Anti- SLAPP Statute in Landlord-tenant Disputes Cases

In Feldman v. 1100 Park Lane Associates (2008) 160 Cal.App.4th 1467, after plaintiffs subleased a rent-controlled apartment and took possession, landlord defendant informed them they were unapproved subtenants and demanded they pay higher market rent. Landlord then commenced an unlawful detainer action but dismissed it when tenants vacated the premises. (Id. at p. 1475.) Tenants sued landlord for retaliatory and wrongful eviction, negligence, breach of contract, and unfair business practices. The appellate court concluded that with one minor exception, tenants' complaint was "based upon the filing of the unlawful detainer, service of the three-day notice, and landlord's statements in connection with the threatened unlawful detainer. These activities are not merely cited as evidence of wrongdoing or activities 'triggering' the filing of an action that arises out of some other independent activity. These are the challenged activities and the bases for all causes of action . . . ." (Id. at p. 1483.) In Wallace v. McCubbin (2011) 196 Cal.App.4th 1169, the court considered only whether the allegations pertaining to only two of the complaint's 13 causes of action arose from protected activity.
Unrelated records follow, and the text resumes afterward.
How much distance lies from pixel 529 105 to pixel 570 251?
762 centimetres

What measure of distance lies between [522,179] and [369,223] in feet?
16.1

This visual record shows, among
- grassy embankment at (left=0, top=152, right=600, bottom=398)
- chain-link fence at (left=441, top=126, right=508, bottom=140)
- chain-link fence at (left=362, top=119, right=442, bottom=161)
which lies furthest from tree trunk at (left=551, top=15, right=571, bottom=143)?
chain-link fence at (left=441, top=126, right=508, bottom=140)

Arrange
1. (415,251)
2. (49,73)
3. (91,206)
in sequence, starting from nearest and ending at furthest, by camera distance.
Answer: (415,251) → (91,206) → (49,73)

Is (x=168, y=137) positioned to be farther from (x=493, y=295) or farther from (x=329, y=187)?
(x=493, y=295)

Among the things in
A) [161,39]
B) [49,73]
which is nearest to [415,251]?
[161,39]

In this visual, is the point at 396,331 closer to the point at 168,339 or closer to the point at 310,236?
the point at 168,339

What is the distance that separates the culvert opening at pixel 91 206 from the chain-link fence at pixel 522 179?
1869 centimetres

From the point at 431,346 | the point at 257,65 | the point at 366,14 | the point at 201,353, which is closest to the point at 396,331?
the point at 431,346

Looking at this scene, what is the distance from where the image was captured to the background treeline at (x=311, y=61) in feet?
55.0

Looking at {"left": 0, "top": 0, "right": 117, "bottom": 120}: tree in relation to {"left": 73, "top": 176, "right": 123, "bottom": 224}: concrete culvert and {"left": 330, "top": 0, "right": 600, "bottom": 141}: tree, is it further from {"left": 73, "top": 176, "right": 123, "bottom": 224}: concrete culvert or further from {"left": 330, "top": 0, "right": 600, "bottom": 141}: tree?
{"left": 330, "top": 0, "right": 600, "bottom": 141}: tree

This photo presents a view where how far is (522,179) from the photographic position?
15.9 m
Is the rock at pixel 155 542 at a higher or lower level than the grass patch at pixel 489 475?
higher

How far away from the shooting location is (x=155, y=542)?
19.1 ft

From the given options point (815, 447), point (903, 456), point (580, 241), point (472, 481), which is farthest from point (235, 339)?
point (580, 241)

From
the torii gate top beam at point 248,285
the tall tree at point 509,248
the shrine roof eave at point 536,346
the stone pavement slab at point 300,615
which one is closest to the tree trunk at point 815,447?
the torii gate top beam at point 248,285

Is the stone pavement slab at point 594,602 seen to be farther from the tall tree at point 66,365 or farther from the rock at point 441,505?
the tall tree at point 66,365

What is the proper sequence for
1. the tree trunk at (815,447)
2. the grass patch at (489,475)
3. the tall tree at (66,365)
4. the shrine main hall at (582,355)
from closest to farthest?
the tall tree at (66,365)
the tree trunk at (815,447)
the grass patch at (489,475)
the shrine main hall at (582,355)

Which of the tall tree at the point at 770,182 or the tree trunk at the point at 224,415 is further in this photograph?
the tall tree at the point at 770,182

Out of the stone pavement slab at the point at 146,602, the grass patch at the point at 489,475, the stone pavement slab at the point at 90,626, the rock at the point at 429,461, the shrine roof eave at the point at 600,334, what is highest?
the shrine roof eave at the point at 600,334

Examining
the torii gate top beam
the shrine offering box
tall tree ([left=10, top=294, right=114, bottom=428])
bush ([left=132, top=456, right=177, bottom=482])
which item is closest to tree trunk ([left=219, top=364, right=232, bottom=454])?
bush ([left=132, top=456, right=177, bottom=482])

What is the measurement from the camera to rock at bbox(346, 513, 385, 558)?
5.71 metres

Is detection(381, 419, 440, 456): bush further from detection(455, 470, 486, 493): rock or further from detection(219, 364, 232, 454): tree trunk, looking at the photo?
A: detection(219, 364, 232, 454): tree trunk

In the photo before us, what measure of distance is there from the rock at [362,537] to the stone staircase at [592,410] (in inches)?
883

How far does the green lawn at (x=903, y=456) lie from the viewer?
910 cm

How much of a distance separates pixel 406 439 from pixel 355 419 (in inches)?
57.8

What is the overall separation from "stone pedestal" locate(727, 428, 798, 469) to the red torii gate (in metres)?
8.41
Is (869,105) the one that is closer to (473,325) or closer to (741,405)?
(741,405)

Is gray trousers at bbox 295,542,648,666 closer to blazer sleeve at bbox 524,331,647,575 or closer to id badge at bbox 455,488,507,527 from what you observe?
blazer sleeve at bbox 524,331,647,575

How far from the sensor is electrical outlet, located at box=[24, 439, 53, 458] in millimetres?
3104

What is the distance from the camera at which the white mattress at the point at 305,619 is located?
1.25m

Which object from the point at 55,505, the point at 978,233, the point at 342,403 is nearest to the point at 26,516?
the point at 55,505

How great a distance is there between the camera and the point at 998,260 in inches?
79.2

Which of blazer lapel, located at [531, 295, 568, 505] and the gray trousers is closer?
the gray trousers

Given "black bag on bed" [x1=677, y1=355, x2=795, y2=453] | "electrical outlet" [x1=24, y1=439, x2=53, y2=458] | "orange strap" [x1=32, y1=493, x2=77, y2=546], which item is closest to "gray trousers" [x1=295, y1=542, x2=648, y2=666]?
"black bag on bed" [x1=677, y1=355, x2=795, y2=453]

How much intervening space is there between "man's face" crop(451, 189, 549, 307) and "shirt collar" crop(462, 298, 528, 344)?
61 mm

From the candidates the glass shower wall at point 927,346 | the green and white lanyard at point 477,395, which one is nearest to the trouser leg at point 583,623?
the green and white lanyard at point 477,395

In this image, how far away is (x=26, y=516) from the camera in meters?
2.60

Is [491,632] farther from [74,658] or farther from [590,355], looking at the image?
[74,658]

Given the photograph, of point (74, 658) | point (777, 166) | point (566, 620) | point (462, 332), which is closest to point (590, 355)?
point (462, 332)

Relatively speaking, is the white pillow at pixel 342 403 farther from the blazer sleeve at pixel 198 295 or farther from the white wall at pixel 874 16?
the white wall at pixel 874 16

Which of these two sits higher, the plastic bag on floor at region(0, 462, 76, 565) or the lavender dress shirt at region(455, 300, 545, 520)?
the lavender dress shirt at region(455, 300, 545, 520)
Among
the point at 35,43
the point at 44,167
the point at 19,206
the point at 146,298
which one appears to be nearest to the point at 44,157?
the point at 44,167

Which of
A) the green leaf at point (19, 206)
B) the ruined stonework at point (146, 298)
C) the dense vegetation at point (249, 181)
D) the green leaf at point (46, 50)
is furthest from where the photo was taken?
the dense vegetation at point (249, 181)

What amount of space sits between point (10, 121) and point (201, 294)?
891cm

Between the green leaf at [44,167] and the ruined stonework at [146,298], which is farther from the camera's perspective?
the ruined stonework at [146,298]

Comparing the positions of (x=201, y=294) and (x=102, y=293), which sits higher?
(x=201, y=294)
Those two causes of action explicitly cited the "three-day notice to quit and the filing of the unlawful detainer action" as wrongdoing in and of themselves, and thus the allegations made sufficient reference to such activity to make it more than "incidental" to the two claims at issue, bringing them within the ambit of the anti-SLAPP statute. (Id. at pp. 1178, 1182-1184, 1194.)